== Document source

12      Par conséquent, le présent recours, introduit le 12 octobre 2021, n’a pas été présenté dans le délai imparti et s’avère tardif.

13      Par ailleurs, les requérants n’ont pas établi l’existence d’un cas fortuit ou de force majeure permettant de déroger au délai en cause sur le fondement de l’article 45, second alinéa, du statut de la Cour de justice de l’Union européenne, applicable à la procédure devant le Tribunal en vertu de l’article 53 dudit statut.

14      À cet égard, le fait, évoqué par les requérants, que les autorités italiennes ont procédé à une nouvelle publication, à la Gazzetta ufficiale della Repubblica italiana du 12 août 2021, de la version originale du règlement 2021/953, en omettant de tenir compte du rectificatif publié le 5 juillet 2021 au Journal officiel, est dépourvu de pertinence.

15      En effet, d’une part, il ressort des termes mêmes de l’article 288 TFUE qu’un règlement est directement applicable dans tout État membre. Par voie de conséquence, il ne nécessite pas de mesure portant réception dans le droit national (arrêt du 10 octobre 1973, Variola, 34/73, EU:C:1973:101, point 10).

16      D’autre part, la seule version d’un règlement de l’Union qui fait foi est, en l’état actuel du droit de l’Union, celle qui est publiée au Journal officiel (arrêt du 11 décembre 2007, Skoma-Lux, C‑161/06, EU:C:2007:773, point 50), éventuellement telle que modifiée par des rectificatifs eux-mêmes publiés au Journal officiel, comme en l’espèce.

17      De même, les requérants ne sauraient à bon droit se prévaloir du fait qu’aucune version consolidée du règlement 2021/953 n’a été rapidement mise à disposition au Journal officiel, à la suite de la publication, le 5 juillet 2021 au même Journal officiel, du rectificatif apporté à la version initiale de ce règlement en langue italienne.

18      En effet, aucune réglementation de l’Union ne met à la charge des institutions, organes ou organismes de l’Union une obligation de publication d’une version consolidée des actes qu’elles adoptent et publient au Journal officiel, à la suite de modifications ou de rectifications de ceux-ci.

19      Ainsi, la circonstance que les autorités italiennes ont uniquement publié, à la Gazzetta ufficiale della Repubblica italiana du 12 août 2021, la version initiale du règlement 2021/953 ou encore celle qu’il n’existe aucune version consolidée du règlement 2021/953 publiée au Journal officiel n’est pas susceptible de justifier un retard dans l’introduction du recours en annulation dirigé exclusivement contre la version initiale de ce règlement.

====
== Extraits de données

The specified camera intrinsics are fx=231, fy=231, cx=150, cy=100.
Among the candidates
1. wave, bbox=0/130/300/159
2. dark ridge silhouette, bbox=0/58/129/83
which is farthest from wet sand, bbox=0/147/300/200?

====

Consignes |
- a) Reproduisez le passage du texte sur le recours tardif en commençant à "17      De même, les" et en terminant à "rectifications de ceux-ci.".
- b) Poursuivez la rédaction du texte sur le recours tardif après sa dernière phrase.
Les données ne servent à rien ici.

Réponses |
- a)
17      De même, les requérants ne sauraient à bon droit se prévaloir du fait qu’aucune version consolidée du règlement 2021/953 n’a été rapidement mise à disposition au Journal officiel, à la suite de la publication, le 5 juillet 2021 au même Journal officiel, du rectificatif apporté à la version initiale de ce règlement en langue italienne.

18      En effet, aucune réglementation de l’Union ne met à la charge des institutions, organes ou organismes de l’Union une obligation de publication d’une version consolidée des actes qu’elles adoptent et publient au Journal officiel, à la suite de modifications ou de rectifications de ceux-ci.

- b)
20      En tout état de cause et indépendamment même du fait que le défaut de mention des termes litigieux dans la version initiale du règlement 2021/953 en langue italienne a donné lieu à une rectification dès avant l’introduction du présent recours, il convient de rappeler que le préambule d’un acte de l’Union n’a pas de valeur juridique contraignante (voir arrêt du 29 septembre 2021, Kočner/Europol, T‑528/20, non publié, EU:T:2021:631, point 95 et jurisprudence citée).

21      Ainsi, aucun recours en annulation au titre de l’article 263 TFUE ne saurait être valablement introduit, comme en l’espèce, à l’encontre exclusivement d’un considérant d’un acte de l’Union.

22      Il résulte de l’ensemble des considérations qui précèdent que le présent recours doit être rejeté comme étant manifestement irrecevable, sans qu’il soit nécessaire de le signifier au Parlement européen et au Conseil de l’Union européenne.

 Sur les dépens

23      La présente ordonnance étant adoptée avant la signification de la requête au Parlement et au Conseil et avant que ceux-ci n’aient pu exposer des dépens, il suffit de décider que les requérants supporteront leurs propres dépens, conformément à l’article 133 du règlement de procédure.

Par ces motifs,

LE TRIBUNAL (huitième chambre)

ordonne :

1)      Le recours est rejeté comme manifestement irrecevable.

2)      M. Mario Chesini et les autres parties requérantes dont les noms figurent en annexe supporteront leurs propres dépens.

Fait à Luxembourg, le 10 décembre 2021.

Le greffier

 

Le président

E. Coulon

 

J. Svenningsen


*      Langue de procédure : l’italien.


1      La liste des autres parties requérantes n’est annexée qu’à la version notifiée aux parties.